Skepticism is one of the first places that peoples’ minds turn to when considering any investment.
Think about the last investment you made.
Stocks, home purchase, retirement accounts. Investing is all about putting in money in the short term for a long-term gain.
Inbound marketing works the same way—it’s an upfront investment for a long term payout. When it comes to investing, the question we hear most commonly is, “How long until we start seeing results?”
In this episode we address how to answer a common objection, “How long until I see results with inbound marketing?”
What the Prospect is Really Saying
The key to a good investment is determining the lowest risk to receive the highest reward. The speed in which the investment grows is also a major factor.
Here is the tricky thing with all investments—there is a certain level of risk and uncertainty no matter what. Inbound is no different.
Asking how quick until results are seen is the prospect’s way of expressing of fear. The fear that they are investing a lot of upfront dollars for an unknown but hopeful outcome.
We classify this objection as skepticism. In other words, you can tell me an answer, but without a deeper level of understanding and proof I do not believe you.
Here’s the other tricky part.
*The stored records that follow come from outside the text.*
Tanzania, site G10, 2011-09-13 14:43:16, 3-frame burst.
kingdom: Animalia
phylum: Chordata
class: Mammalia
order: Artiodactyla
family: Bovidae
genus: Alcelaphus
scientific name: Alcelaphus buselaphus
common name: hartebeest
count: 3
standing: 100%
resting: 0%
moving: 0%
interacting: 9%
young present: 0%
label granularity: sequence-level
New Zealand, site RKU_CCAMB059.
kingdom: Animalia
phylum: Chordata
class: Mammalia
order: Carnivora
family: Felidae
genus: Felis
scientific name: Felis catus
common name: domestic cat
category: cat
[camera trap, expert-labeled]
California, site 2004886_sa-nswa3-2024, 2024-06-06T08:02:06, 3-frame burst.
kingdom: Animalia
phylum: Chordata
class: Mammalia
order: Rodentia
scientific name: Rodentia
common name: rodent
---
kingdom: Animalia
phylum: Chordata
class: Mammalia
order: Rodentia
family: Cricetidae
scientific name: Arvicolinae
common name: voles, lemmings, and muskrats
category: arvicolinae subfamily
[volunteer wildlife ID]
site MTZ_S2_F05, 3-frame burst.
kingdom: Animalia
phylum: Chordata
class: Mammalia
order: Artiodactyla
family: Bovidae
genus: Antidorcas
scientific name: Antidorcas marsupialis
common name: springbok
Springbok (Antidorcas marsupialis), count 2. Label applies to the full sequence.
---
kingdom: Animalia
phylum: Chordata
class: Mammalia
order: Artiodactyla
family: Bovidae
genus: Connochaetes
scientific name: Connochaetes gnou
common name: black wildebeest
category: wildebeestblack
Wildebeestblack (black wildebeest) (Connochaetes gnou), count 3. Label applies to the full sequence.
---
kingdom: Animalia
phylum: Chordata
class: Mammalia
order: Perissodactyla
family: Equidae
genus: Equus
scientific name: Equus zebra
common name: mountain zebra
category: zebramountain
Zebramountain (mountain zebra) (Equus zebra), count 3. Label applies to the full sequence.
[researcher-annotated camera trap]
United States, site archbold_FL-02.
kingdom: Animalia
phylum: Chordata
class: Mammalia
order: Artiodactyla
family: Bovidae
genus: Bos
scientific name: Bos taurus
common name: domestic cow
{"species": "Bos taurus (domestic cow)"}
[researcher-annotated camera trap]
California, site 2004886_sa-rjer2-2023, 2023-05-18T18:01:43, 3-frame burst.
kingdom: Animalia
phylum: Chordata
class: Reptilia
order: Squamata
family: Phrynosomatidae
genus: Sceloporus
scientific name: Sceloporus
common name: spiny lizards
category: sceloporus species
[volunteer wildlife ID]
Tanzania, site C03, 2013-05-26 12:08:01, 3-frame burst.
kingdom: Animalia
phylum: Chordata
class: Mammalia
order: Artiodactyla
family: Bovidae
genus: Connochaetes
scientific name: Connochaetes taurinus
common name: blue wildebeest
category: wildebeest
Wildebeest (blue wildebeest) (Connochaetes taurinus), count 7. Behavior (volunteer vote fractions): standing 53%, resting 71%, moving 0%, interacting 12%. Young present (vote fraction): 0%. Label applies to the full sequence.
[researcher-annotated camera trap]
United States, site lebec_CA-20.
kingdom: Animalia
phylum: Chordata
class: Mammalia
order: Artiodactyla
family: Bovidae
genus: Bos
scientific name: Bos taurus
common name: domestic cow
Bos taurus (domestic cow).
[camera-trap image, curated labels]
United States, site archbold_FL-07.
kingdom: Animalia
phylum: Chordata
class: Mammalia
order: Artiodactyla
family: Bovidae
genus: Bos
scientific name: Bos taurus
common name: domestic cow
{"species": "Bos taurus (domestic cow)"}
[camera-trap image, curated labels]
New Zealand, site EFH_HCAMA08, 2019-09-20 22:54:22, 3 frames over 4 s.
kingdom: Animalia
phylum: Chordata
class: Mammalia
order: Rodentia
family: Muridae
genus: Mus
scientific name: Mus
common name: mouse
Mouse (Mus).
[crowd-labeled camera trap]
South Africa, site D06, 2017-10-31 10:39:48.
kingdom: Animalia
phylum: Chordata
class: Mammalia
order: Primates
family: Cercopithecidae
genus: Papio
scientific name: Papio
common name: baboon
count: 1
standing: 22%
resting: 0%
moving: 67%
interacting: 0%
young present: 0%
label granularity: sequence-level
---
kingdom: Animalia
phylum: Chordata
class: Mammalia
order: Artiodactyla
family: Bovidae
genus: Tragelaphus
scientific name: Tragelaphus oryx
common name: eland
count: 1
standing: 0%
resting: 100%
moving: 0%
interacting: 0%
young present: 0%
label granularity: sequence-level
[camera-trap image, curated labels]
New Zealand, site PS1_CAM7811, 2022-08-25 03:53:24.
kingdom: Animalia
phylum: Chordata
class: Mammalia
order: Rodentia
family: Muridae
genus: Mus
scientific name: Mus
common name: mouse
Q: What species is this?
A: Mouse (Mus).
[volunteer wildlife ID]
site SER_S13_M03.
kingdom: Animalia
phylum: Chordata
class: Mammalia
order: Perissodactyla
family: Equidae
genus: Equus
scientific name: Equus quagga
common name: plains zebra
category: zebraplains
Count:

With inbound, you will never be able to guarantee the exact outcome in an exact amount of time. Based on experience and a proven process, however, we can get a pretty good idea.
So lets talk about to overcome this objection.
Framing the Conversation
Break down inbound marketing in a way the prospect will understand. The goal is to shape the way the prospect thinks about inbound marketing. It isn’t just something to throw into the budget—it’s an investment.
Many prospects understand marketing is an investment to some degree. However, they don’t think of it in the same way they think of the personal stocks they just invested in. Why not?
Pro Tip 1: Explain the investment of inbound the same way you would explain personal investments.
Bring the financial benefits of inbound into perspective as something that grows over time. Take a new concept and frame it in a perspective the prospect understands.
Pro Tip 2: Dig into their goals and what it would mean to actually achieve those goals financially.
Take the practical approach.
Dig into why what they are currently doing is not working. Boil things right down to the numbers. Use a tool like the inbound revenue calculator to help them understand the value that inbound can bring.
Pro Tip 3: Set the proper expectations.
Nothing kills a client relationship faster than unmet expectations.
It is always tempting to tell a prospect what they want to hear during the sales process. Don’t do it. Keep goals conservative knowing that you can likely exceed them later. Your team will thank you.
Overcoming the Objection
After you frame the conversation you still need to answer the question.
Always answer the objection head on, no matter how you think it will impact them purchasing or not. There is nothing more annoying than a sales person who talks around an answer.
There are two questions I ask before giving my answer.
- How fast can you go?
- How long do you have?
The answer to these questions will tell me two things in return.
- What type of resources do they have to achieve their goals?
- Are we looking at an inbound only client or will we need to implement other strategies as well to meet needs.
If they need results next week we may look into some paid search options when building the Inbound GamePlan. If the runway is closer to four-to-six months we may suggest running an inbound only plan to start.
At this point in the conversation I will answer directly.
“Mr. Prospect based on what you have shared with me inbound marketing will be a great fit. We begin to see results within XXXX days based on experience with other companies in your industry.”
Don’t beat around the bush. Be honest and be direct and be conservative. Do not promise them an unrealistic time frame.
There are two major actionable points to take away from this episode.
- Frame the conversation to have them think about inbound as a great investment, not just another marketing tactic or expense.
- Be direct in your answer and conservative in your estimation to set proper expectations.